Wednesday, September 10, 2008

Virtual worlds, all things considered

Luckily for me, I have a lot of friends who send me research and stories about the use of virtual worlds, some in particular for learning, since my nose has been to the grindstone building one of my own.

Its only fair that I share the wealth and pass along some of the stories I've found most interesting lately (although they've been published over the last few takes me awhile to get caught up).

There's already been a bit of research done on using virtual world technology for medical education, surgical training, etc., but this article talks about the use of virtual worlds for patient education. Given the opportunity to connect with other patients and maintain a certain level of anonymity, I would surmise that very soon, virtual worlds will be one of the most interesting ways that patients receive disease and therapeutic information, in addition to building strong support communities.

MSN recently featured this story about body consciousness and avatars. I spent a lot of time researching and thinking about avatars, especially as the development of our virtual world identities evolve and avatars are our primary means of engagement with others in-world. I still believe avatars are one of the keys to the success of virtual worlds; understanding the psychology of how we identify ourselves in digital medium will reveal important data on how to increase participation and maintain user engagement.

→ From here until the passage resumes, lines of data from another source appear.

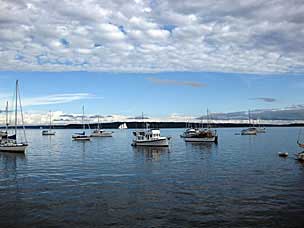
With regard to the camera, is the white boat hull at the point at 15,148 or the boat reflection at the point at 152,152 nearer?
the boat reflection at the point at 152,152

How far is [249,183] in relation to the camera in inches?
1449

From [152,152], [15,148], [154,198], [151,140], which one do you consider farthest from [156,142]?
[154,198]

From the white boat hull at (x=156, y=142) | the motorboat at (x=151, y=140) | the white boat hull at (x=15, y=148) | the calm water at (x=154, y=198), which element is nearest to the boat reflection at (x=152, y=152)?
the white boat hull at (x=156, y=142)

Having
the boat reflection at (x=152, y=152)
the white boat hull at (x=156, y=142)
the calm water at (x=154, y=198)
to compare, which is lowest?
the calm water at (x=154, y=198)

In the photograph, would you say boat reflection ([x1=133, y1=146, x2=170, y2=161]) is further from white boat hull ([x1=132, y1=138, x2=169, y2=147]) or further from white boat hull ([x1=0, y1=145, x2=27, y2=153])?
white boat hull ([x1=0, y1=145, x2=27, y2=153])

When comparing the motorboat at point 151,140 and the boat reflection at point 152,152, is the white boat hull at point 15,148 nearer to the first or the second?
the boat reflection at point 152,152

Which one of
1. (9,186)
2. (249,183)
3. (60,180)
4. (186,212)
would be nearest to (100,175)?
(60,180)

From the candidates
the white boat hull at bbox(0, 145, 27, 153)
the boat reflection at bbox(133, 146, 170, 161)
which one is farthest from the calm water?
the white boat hull at bbox(0, 145, 27, 153)

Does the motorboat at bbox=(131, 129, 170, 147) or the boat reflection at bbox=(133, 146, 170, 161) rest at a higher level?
the motorboat at bbox=(131, 129, 170, 147)

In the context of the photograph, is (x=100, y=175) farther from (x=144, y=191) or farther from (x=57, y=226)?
(x=57, y=226)

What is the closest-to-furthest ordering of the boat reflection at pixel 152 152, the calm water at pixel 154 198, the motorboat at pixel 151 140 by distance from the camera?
the calm water at pixel 154 198 → the boat reflection at pixel 152 152 → the motorboat at pixel 151 140

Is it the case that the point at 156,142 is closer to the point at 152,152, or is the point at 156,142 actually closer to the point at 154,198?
the point at 152,152

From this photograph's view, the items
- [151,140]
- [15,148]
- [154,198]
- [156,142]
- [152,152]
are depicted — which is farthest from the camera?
[151,140]

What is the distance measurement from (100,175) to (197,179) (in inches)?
482
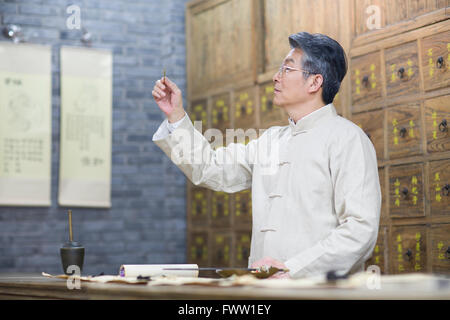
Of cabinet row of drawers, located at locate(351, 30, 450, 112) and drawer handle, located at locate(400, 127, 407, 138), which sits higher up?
cabinet row of drawers, located at locate(351, 30, 450, 112)

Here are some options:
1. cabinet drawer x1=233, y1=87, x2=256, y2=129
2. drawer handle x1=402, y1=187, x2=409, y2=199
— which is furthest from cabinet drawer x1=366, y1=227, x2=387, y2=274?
cabinet drawer x1=233, y1=87, x2=256, y2=129

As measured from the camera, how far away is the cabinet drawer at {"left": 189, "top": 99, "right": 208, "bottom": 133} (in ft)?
14.1

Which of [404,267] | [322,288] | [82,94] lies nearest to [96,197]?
[82,94]

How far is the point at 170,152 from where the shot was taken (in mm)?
2396

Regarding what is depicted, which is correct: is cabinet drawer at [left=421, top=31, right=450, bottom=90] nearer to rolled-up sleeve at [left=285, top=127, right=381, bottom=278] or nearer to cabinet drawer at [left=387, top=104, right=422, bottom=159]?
cabinet drawer at [left=387, top=104, right=422, bottom=159]

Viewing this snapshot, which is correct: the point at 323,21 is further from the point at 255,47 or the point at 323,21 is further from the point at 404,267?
the point at 404,267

What if the future isn't really virtual, just augmented? Augmented reality has been much discussed recently; check out this game to see how merging the real and digital can make for some extremely innovative ways of interacting with others, and the world. I particularly like the idea of augmented reality in allowing for competition and game play. Maybe augmented reality experiences will be the catalyst to bring virtual worlds more mainstream?

Finally, love this talk by Jane McGonigal. If you don't have time to check it out, I want to draw particular attention to the four points that she identifies as keys to engagement:

1. satisfying work to do
2. the experience of being good at something
3. time spent with people we like
4. the chance to be part of something bigger

She makes note of how World of Warcraft addresses these points--interesting that no matter what world you're in, these are probably the things that matter most to keep you engaged.